Swarm management is the most pressing practical issue. A swarm — 10,000–15,000 bees flying together to establish a new colony — is a natural bee behaviour but an alarming sight in a residential area. Urban beekeepers must manage swarm prevention through frequent inspections, splitting colonies, and using swarm traps. When swarms do occur, they land in public places: on fences, in trees, on cars. This requires rapid response and good relations with neighbours.
Neighbour relations generally require more active management in cities. Flight paths matter — bees flying over gardens and washing lines are a source of complaints. Urban beekeepers position hives so bees fly up immediately, clearing neighbours' space by flying high. High fencing or hedging behind hives achieves this.
Access is a challenge for hive inspection. Rooftop hives require physical access to roofs carrying heavy equipment. Garden hives in terraced house gardens may be difficult to inspect without entering through a house. Emergency access — during swarming or disease outbreak — must be planned in advance.
Varroa management continues as normal in cities, but veterinary medicine disposal must comply with urban waste rules. Used oxalic acid applicators and packaging must be disposed of correctly rather than in household rubbish.

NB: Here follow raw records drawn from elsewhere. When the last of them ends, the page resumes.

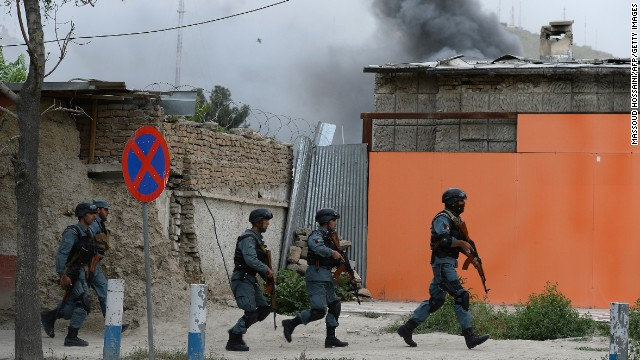 Afghan policemen run to the site of a clash between in Kabul, Afghanistan, on May 24, 2013.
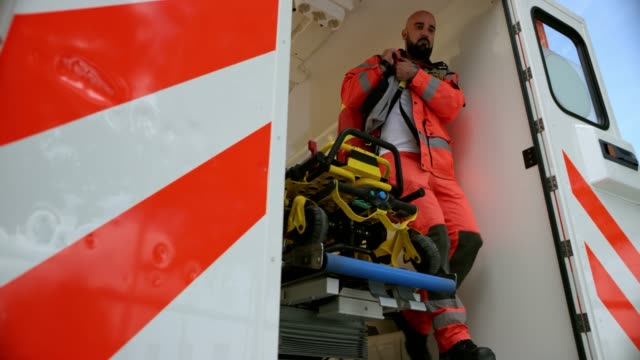 slo mo ds male paramedic carrying his paramedic bag and rushing out of the ambulance vehicle - slovenia stock videos & royalty-free footage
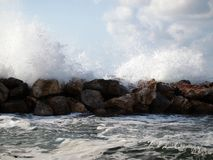Waves crashing against rocks and splashes fly around. Light storm on the sea. royalty free stock image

The higher hive density in some London areas affects colony productivity. Beekeepers in saturated boroughs may find yields declining as local forage is overstressed. Recognising this and being willing to reduce hive numbers is a responsibility that not all urban beekeepers take seriously.
Frequently asked questions
- How many beehives are there in London?
- Around 7,000 registered hive sites, hosting an estimated 14,000–20,000 hives. Registration is voluntary, so the true total is likely higher.
- Is London honey safe to eat given urban pollution?
- Studies, including research from the University of London, have found London honey meets food safety standards. Heavy metal levels are within safe limits.
- What is the London Beekeepers Association?
- The LBKA is the main umbrella organisation for beekeepers in Greater London. It provides training, swarm collection coordination, and connects beekeepers across all 33 London boroughs.
- Which London borough has the most beehives?
- Estimates suggest inner boroughs like Hackney, Lambeth, and Islington have high hive density. Some outer boroughs with more green space support higher colony counts.
- Does London honey taste different from countryside honey?
- Yes. London honey tends to be lighter, floral, and varied in flavour due to the wide mix of ornamental and native garden plants. It rarely has the single-variety intensity of monofloral countryside honeys.
- Can anyone keep bees in London?
- Yes, subject to planning and safety considerations. Most London beekeepers keep hives in gardens, allotments, or on rooftops. The LBKA offers beginner courses.
- Are there too many beehives in London?
- In some boroughs, yes. Research indicates certain areas of central London cannot support current hive numbers without competition stress on both honeybees and wild pollinators.
- What wildflowers grow in London that bees use?
- Lime trees, borage, lavender, phacelia, comfrey, bramble, white clover, and many ornamental species. The diversity of London gardens creates a long and varied flowering season.